The original banknote shows astronomer and mathematician Urbain Le Verrier, who now embarks on another carrier path.

Ten Quid

Ink on paper, 130 x 70 mm, April 2020

There is nothing like staying at home for real comfort – Jane Austen.

Ink on paper, digital post-processing.
April 2020

Fresh Off The Boat

Fresh Off The Boat (Parallel Universe Series), oil on canvas 800×300 mm, April 2020

Fresh Off The Boat
(Parallel Universe Series)

Oil on canvas, 800×300 mm
April 2020

In fond memory of The Mooring, Rarotonga and with certain liberties with the specifics of Mahi Mahi.
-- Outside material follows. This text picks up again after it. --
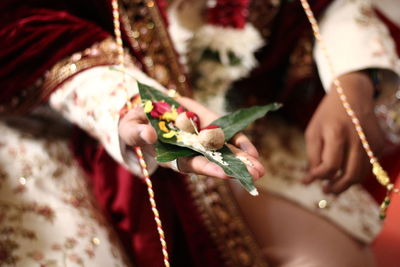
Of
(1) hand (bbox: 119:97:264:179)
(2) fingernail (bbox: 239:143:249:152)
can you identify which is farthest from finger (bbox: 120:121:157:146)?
(2) fingernail (bbox: 239:143:249:152)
It pleases me that the photo cannot possibly capture this little piece, which reacts with light and your viewing angle in ways that I can’t capture in a still shot.


Meet Esmeralda.
Oil on canvas, 20×16″
April 2020

She isn’t a masterpiece by any stretch of imagination, but she’s the first oil painting that I manage to bring to completion (by some stretch of imagination) in a very long time. As such, I consider her a huge success and hope that she won’t be a one-day wonder.

Darling Residence


Darling Residence, Kensington Gardens London W2

pencil and marker pen on paper,
November 8, 2019

I love the typical lose sketchy style of garden design drawings. A nice little thing to relax to, I think there might be more of these a-coming.

The Light Fandango

After watching a BBC edutainment piece about the Arts and Crafts movement in Britain around 1900, I was inspired to these two pieces.

The Light Fandango (Week 04/2019) was inspired by the most beautiful magazine covers of the time, The Light Fandango (Wanted) just happened thereafter.

The Light Fandango.
Two pieces, ink on paper, February 2019




Oil on canvas, 760 x 500 mm (30 x 20″), October 2018

There is no reason behind the choice of name except for the fact that Paul seemed a perfectly suitable name for a magic seahorse.